• Source:
——

Noise SAR system combines random noise radar with SAR technique holding both advantages of the two individuals. Random noise radar refers to radar whose transmitted signal is a microwave noise or is modulated by noise source. It has excellent electronic counter countermeasure capability, very low probability of intercept, high electro-magnetic compatibility, good counter electronic support measure capability, and ideal 'thumbtack' ambiguity function [3]. In [4–7], basic principles and typical noise radar systems are presented with further analysis. Noise radar was originally developed with homodyne receivers for short-range applications [5]. In current, it has been used in diverse areas, such as SAR and inverse synthetic aperture radar [8–10], collision warning, altimetry, ground penetration detection of buried objects, and Doppler estimation [11–13]. Recently, depending on random noise radar system, through-wall detection technique is developing fast for anti-terrorism and earthquake rescue [14, 15].

Noise SAR makes random noise radar acquire the capability to imaging, meanwhile it improves the performance of anti-jamming for SAR system due to its truly random transmission signal [16]. It has become a useful remote sensor for military and civil missions, such as high-resolution land mapping, wave height monitoring, forest inventory, etc. Noise SAR imaging has been studied a lot in recent years. Experimental researches focusing on noise SAR imaging algorithms have been implemented in practice [8, 9, 17]. In noise SAR imaging, the system also suffers from high sidelobes which leads to resolution degradation for images. Target detection is severely deteriorated by high sidelobe level, especially in subsurface profiling application. Therefore, sidelobe reduction is meaningful to obtain correct output responses and high-quality noise SAR images.

——

• What you are asked to do: Pick up the passage on noise SAR after its last sentence and continue writing it.

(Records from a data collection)

——

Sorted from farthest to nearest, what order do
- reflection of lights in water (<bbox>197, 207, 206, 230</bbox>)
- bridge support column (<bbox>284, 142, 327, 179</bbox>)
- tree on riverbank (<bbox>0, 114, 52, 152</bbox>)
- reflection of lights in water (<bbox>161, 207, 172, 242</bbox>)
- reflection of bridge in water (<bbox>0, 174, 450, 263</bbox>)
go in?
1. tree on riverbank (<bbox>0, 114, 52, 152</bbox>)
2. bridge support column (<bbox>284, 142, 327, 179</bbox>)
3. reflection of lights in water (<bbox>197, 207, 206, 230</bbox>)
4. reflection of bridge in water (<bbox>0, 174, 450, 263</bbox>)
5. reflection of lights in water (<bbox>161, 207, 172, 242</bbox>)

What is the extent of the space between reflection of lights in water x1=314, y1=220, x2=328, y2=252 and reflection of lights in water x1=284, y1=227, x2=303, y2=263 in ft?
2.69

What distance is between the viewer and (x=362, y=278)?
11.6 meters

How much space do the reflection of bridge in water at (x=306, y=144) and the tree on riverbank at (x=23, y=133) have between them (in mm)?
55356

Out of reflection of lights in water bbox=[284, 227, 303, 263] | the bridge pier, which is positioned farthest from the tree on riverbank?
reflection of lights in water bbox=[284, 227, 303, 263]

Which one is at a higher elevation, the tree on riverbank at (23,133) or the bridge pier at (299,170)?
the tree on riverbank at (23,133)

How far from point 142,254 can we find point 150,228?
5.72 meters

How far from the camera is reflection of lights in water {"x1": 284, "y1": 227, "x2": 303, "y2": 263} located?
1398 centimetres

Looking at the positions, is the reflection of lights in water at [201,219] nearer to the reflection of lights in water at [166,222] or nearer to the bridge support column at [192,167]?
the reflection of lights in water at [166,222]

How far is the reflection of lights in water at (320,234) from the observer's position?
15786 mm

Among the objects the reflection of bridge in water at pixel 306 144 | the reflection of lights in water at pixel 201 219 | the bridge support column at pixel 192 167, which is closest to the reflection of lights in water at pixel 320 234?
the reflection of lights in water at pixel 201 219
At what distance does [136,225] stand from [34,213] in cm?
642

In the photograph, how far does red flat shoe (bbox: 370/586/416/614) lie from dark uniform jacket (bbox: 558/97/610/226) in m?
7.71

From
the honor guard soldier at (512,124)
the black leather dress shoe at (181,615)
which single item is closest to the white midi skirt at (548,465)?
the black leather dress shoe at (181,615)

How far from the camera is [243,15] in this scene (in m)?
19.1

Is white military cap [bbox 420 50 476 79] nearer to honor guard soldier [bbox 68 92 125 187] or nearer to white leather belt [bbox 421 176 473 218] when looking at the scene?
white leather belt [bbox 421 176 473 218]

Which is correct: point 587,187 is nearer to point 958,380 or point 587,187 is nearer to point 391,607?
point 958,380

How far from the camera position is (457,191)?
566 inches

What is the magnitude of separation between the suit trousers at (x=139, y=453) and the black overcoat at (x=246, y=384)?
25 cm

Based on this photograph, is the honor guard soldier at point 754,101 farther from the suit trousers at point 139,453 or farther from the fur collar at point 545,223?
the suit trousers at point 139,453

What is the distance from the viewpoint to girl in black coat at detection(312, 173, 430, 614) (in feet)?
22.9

——

• Response for this exercise:
Amplitude weighting is usually applied to depress sidelobes by multiplying a window function to the response in frequency domain [18]. However, this method always results in mainlobe broadening. Some image domain deconvolution methods such as CLEAN technique are investigated to suppress sidelobes [19]. These methods require some special conditions, for instance, the brightest spot in image must be a true scatterer, so that their applications are limited. Spatially variant apodization (SVA) is another method for sidelobe suppression. It is able to control sidelobes of SAR images effectively by applying sequential nonlinear operations to complex-valued SAR imagery [20]. This method is originally proposed with requirement that the data should be sampled at an integer multiple of Nyquist frequency, but now it can be used to suppress sidelobes in any case of Nyquist sampling rates [21].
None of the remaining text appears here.